INTRODUCTION This paper attempts to evaluate the extent to which renowned scholar, Peter P. Ekeh’s claim applies true to the contemporary politics of the Democratic Republic of Congo by tracing its historical struggle with slave trade and colonisation; and its resultant internecine warfare and exploitation of resources. THE BEGINNINGS OF THE SLAVE TRADE (West and West-Central Africa) Slavery is one of the most emotive issues in history. According to Black (2015), slavery is similar to war: in one light, enforced servitude, like large-scale, violent conflict, is easy to define. But, what the slave trade means for the history of East Africa or the Mediterranean lands is different from what it means for the Atlantic world.
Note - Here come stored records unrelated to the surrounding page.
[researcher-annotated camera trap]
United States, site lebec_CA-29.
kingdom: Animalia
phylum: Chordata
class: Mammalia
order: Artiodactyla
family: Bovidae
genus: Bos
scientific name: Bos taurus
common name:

Slavery presided in west Africa before it was integrated into the Caribbean, however, this type of slavery which transpired in Africa did not acknowledge racial incentives but was based on an on social, economic or political principle. Traditional Slavery which existed in West Africa did not dispel the inalienable rights which the enslaved population possessed, slavery was a medium which debt payments can be appeased in addition for warfare recruitment and punishment for crimes. The structure of slavery evolved into a nefarious and pernicious system upon the arrival of Europeans to Africa’s fecund shores. The impact that the Europeans inflicted unto the African population can encapsulate by an excerpt from How Europe Underdeveloped Africa, “Many guilty consciences have been created by the slave trade. Europeans know that they carried on the slave trade, and Africans are aware that the trade would have been impossible if certain Africans did not cooperate with slave ships.
Colonialism is generally defined as the occupation and control of one nation by another. Over the last few hundred years, various European nations have colonized many areas of the world. These European colonies were in North and South America, Africa, Asia, Australia, and various smaller islands around the world. European nations colonized Africa from the late 19th century until the middle to later 20th century. The reason Europeans were easily able to conquer countries in Africa was because African governments had depended on slave trade, which was abolished.